Roughness sublayer flows over real urban morphology: A wind tunnel study

Abstract

Atmospheric surface layer (ASL) consists of the inertial sublayer (ISL) and the roughness sublayer (RSL) with different dynamics. This study characterizes the ASL flows over real urban morphology using wind tunnel experiments. The building models of downtown Kowloon Peninsula, Hong Kong are fabricated by 3D printing. The vertical profiles (3 × 45 numbers) on three vertical planes in the streamwise direction are selected for velocity measurements by constant-temperature (CT) hot-wire anemometry (HWA).
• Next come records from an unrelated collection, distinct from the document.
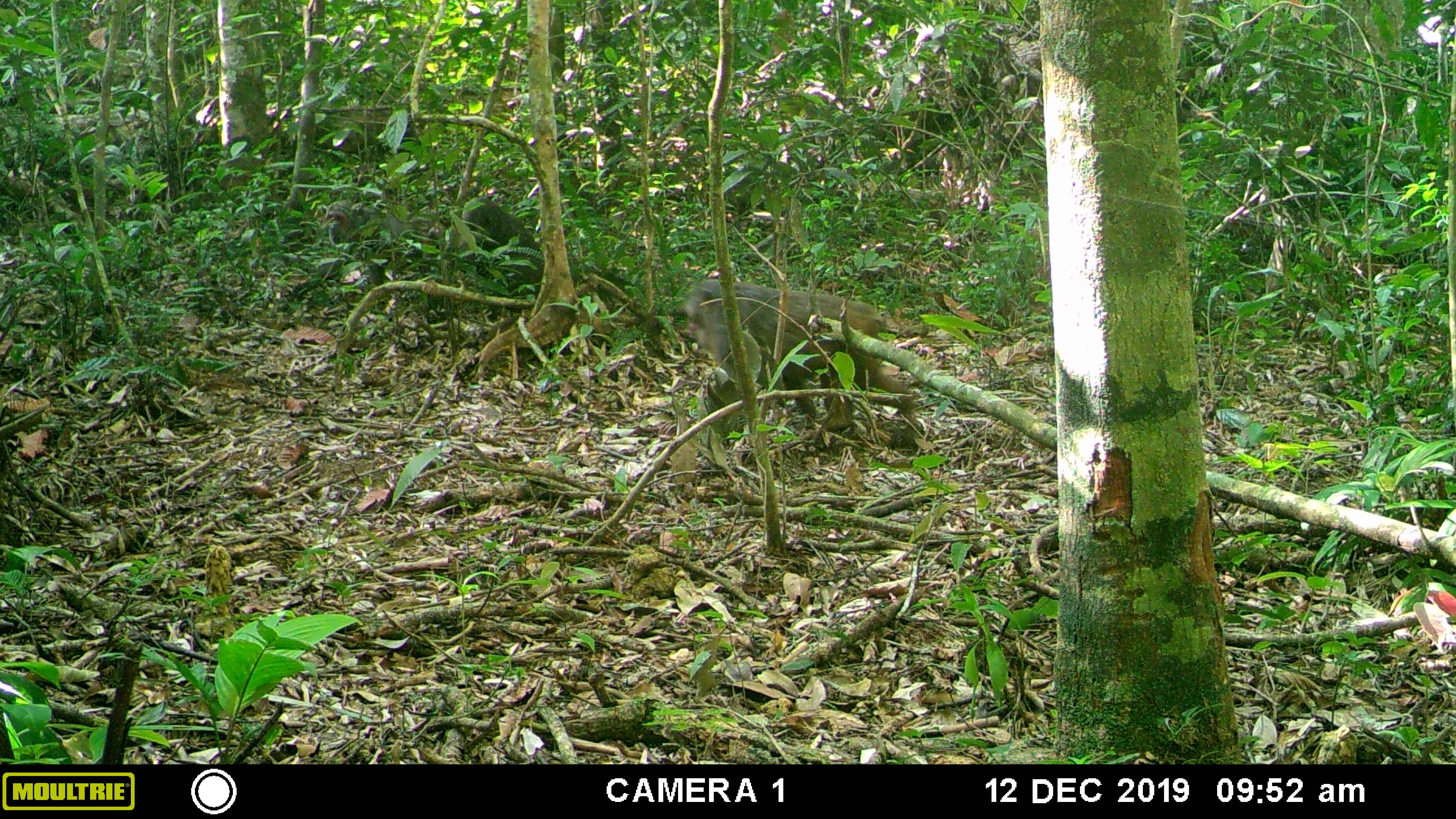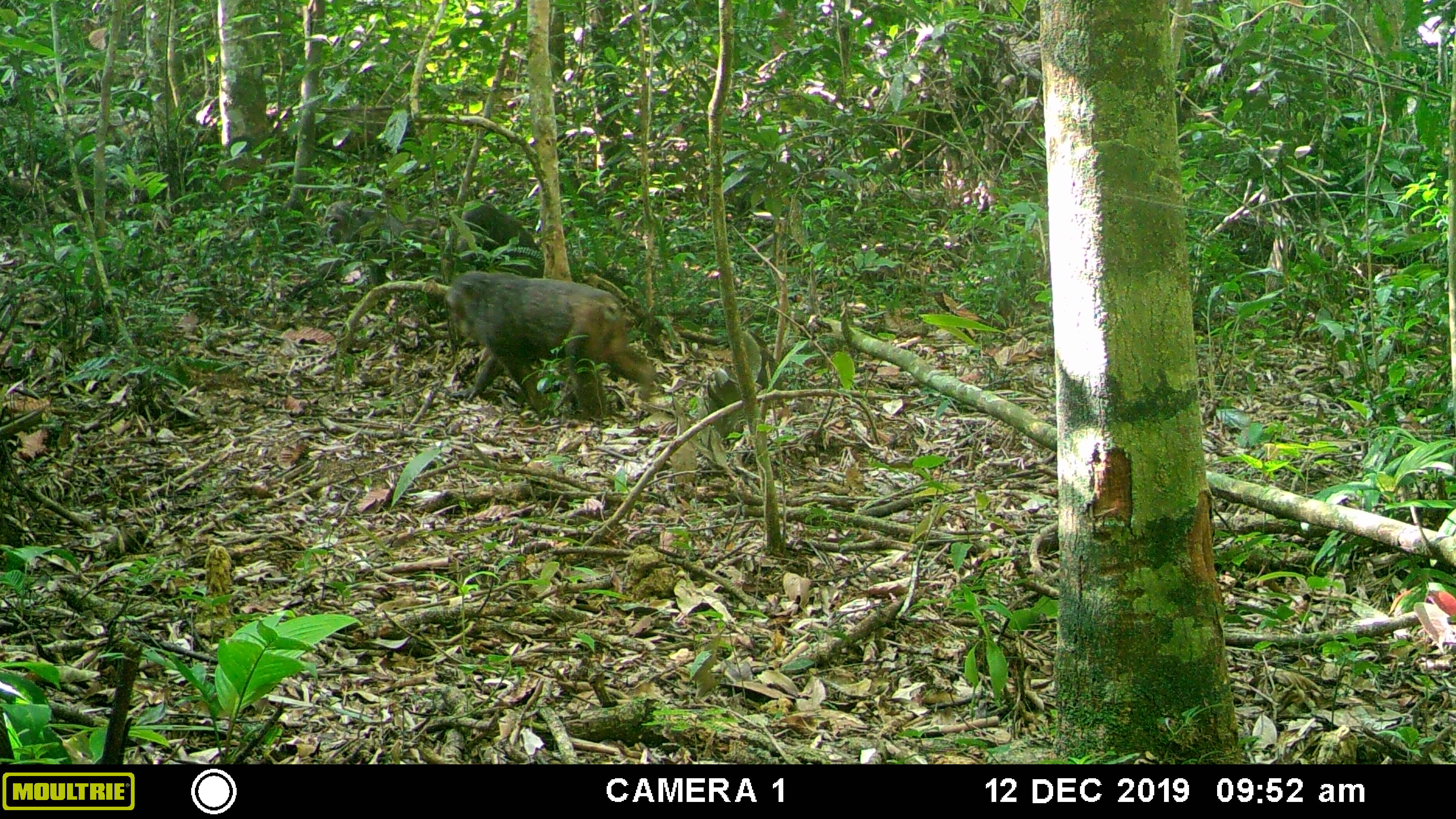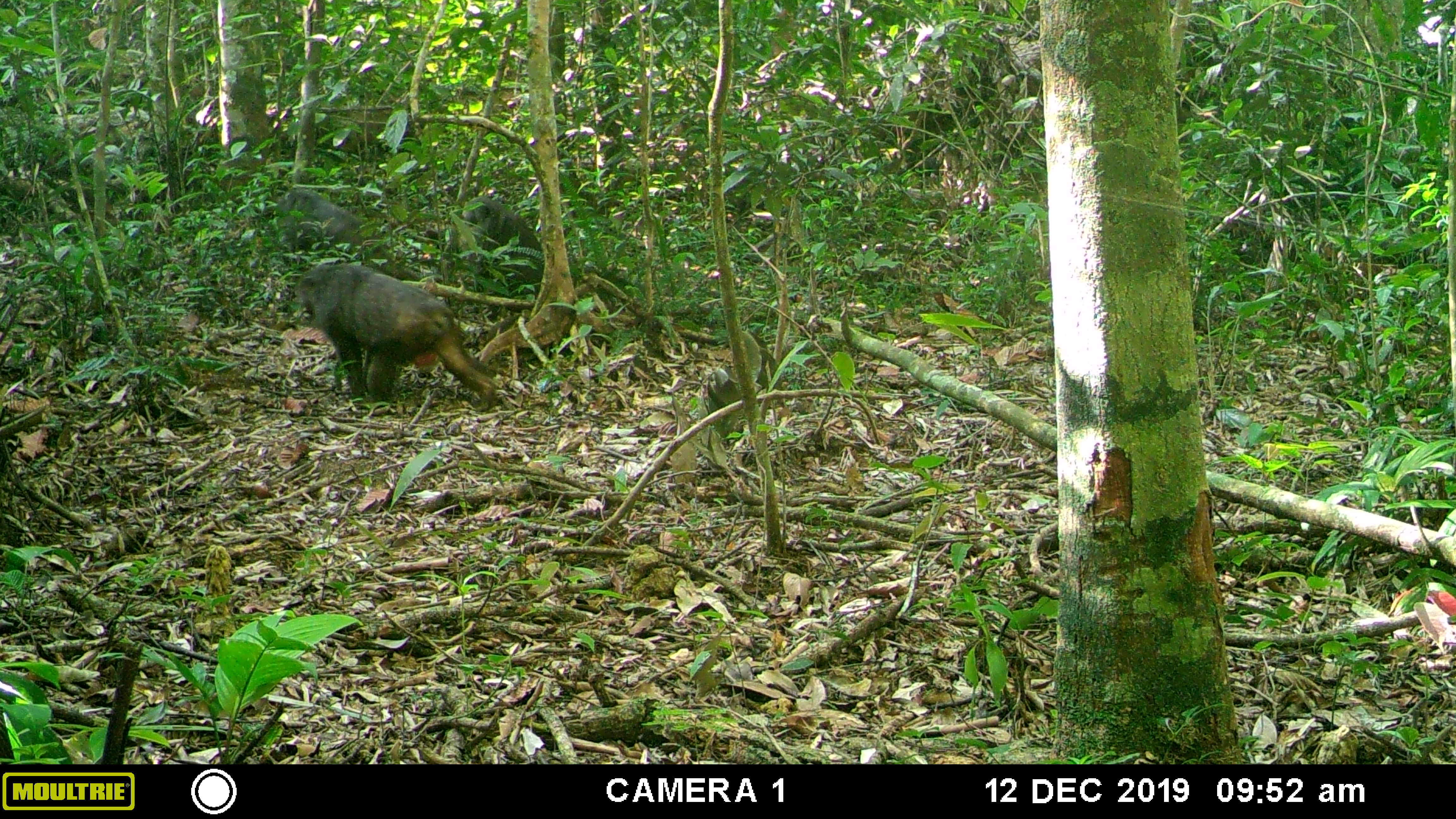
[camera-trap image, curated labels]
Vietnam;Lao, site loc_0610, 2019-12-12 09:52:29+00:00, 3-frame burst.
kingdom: Animalia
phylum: Chordata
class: Mammalia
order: Primates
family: Cercopithecidae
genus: Macaca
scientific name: Macaca arctoides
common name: stump-tailed macaque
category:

There exist noticeable variations of mean wind speed u‾, fluctuating velocities u’’ and w’’ together with vertical momentum flux u’’w’’ in the ISL and RSL over urban areas. On the plane with maximum drag coefficient Cd (25% higher than that on the other two), the RSL is thicker by 10% in which the winds evolve in response to individual buildings. A new analytical solution is derived to improve the prediction of ASL mean wind speeds whose root-mean-square error (RMSE) is reduced by 10 times. Its key variable, the RSL constant, converges asymptotically μ = 1.7 for urban setting. Unlike the ISL, turbulence statistics show that the RSL velocities are positively skewed (Su > 0) with high kurtosis (Ku > 3). The occurrence of ejection Q2 (detrainment; 32%–37%) is more frequent than sweep Q4 (entrainment; 30%–32%). Whereas, high-speed Q4 contributes most (0.2u’’w’’ to 0.4u’’w’’) to the RSL vertical momentum flux among the four quadrants. It is thus suggested that fresh air entry is driven by spurlike downdrafts while street-level aged air is removed by massive uprising current.